[WORK TASK]
Each line below must be printed again exactly.

────────

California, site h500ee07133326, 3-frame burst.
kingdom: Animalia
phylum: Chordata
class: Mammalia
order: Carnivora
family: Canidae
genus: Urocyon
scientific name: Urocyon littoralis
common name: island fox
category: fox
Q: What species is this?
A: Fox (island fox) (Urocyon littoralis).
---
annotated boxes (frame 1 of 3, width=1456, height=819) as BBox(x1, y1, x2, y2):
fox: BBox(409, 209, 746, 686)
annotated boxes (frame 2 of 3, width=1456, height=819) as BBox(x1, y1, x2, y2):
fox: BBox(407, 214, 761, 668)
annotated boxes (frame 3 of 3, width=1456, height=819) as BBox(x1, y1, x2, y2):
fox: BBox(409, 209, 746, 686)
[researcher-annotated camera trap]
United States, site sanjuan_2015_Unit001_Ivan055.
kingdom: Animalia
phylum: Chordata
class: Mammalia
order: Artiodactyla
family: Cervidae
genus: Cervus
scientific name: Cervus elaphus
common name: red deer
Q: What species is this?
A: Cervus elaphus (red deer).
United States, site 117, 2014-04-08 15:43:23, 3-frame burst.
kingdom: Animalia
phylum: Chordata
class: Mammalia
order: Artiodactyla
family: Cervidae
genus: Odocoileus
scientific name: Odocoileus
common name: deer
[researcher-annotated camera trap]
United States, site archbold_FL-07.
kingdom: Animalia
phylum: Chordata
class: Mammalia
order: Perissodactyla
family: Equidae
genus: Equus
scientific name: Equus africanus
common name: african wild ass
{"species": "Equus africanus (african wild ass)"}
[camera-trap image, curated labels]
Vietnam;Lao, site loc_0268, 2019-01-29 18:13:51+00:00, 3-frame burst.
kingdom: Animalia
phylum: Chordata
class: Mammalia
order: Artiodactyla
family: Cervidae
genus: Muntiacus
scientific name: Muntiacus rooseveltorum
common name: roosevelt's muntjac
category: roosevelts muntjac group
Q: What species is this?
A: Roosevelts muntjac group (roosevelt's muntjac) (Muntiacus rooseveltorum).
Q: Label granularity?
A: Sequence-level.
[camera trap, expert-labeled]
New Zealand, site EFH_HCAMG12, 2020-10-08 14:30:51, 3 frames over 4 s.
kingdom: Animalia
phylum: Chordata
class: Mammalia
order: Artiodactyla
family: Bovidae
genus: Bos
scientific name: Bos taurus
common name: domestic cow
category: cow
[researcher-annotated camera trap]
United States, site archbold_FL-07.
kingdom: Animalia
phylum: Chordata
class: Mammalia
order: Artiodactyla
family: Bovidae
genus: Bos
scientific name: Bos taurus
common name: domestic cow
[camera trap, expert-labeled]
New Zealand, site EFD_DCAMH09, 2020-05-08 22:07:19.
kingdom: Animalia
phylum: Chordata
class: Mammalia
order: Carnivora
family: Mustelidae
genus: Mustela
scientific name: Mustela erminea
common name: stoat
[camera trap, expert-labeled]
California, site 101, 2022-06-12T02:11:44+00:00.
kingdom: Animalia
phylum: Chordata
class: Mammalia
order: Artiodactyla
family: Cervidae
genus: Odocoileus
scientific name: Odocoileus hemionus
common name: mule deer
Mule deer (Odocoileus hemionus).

────────

[RESULT]
California, site h500ee07133326, 3-frame burst.
kingdom: Animalia
phylum: Chordata
class: Mammalia
order: Carnivora
family: Canidae
genus: Urocyon
scientific name: Urocyon littoralis
common name: island fox
category: fox
Q: What species is this?
A: Fox (island fox) (Urocyon littoralis).
---
annotated boxes (frame 1 of 3, width=1456, height=819) as BBox(x1, y1, x2, y2):
fox: BBox(409, 209, 746, 686)
annotated boxes (frame 2 of 3, width=1456, height=819) as BBox(x1, y1, x2, y2):
fox: BBox(407, 214, 761, 668)
annotated boxes (frame 3 of 3, width=1456, height=819) as BBox(x1, y1, x2, y2):
fox: BBox(409, 209, 746, 686)
[researcher-annotated camera trap]
United States, site sanjuan_2015_Unit001_Ivan055.
kingdom: Animalia
phylum: Chordata
class: Mammalia
order: Artiodactyla
family: Cervidae
genus: Cervus
scientific name: Cervus elaphus
common name: red deer
Q: What species is this?
A: Cervus elaphus (red deer).
United States, site 117, 2014-04-08 15:43:23, 3-frame burst.
kingdom: Animalia
phylum: Chordata
class: Mammalia
order: Artiodactyla
family: Cervidae
genus: Odocoileus
scientific name: Odocoileus
common name: deer
[researcher-annotated camera trap]
United States, site archbold_FL-07.
kingdom: Animalia
phylum: Chordata
class: Mammalia
order: Perissodactyla
family: Equidae
genus: Equus
scientific name: Equus africanus
common name: african wild ass
{"species": "Equus africanus (african wild ass)"}
[camera-trap image, curated labels]
Vietnam;Lao, site loc_0268, 2019-01-29 18:13:51+00:00, 3-frame burst.
kingdom: Animalia
phylum: Chordata
class: Mammalia
order: Artiodactyla
family: Cervidae
genus: Muntiacus
scientific name: Muntiacus rooseveltorum
common name: roosevelt's muntjac
category: roosevelts muntjac group
Q: What species is this?
A: Roosevelts muntjac group (roosevelt's muntjac) (Muntiacus rooseveltorum).
Q: Label granularity?
A: Sequence-level.
[camera trap, expert-labeled]
New Zealand, site EFH_HCAMG12, 2020-10-08 14:30:51, 3 frames over 4 s.
kingdom: Animalia
phylum: Chordata
class: Mammalia
order: Artiodactyla
family: Bovidae
genus: Bos
scientific name: Bos taurus
common name: domestic cow
category: cow
[researcher-annotated camera trap]
United States, site archbold_FL-07.
kingdom: Animalia
phylum: Chordata
class: Mammalia
order: Artiodactyla
family: Bovidae
genus: Bos
scientific name: Bos taurus
common name: domestic cow
[camera trap, expert-labeled]
New Zealand, site EFD_DCAMH09, 2020-05-08 22:07:19.
kingdom: Animalia
phylum: Chordata
class: Mammalia
order: Carnivora
family: Mustelidae
genus: Mustela
scientific name: Mustela erminea
common name: stoat
[camera trap, expert-labeled]
California, site 101, 2022-06-12T02:11:44+00:00.
kingdom: Animalia
phylum: Chordata
class: Mammalia
order: Artiodactyla
family: Cervidae
genus: Odocoileus
scientific name: Odocoileus hemionus
common name: mule deer
Mule deer (Odocoileus hemionus).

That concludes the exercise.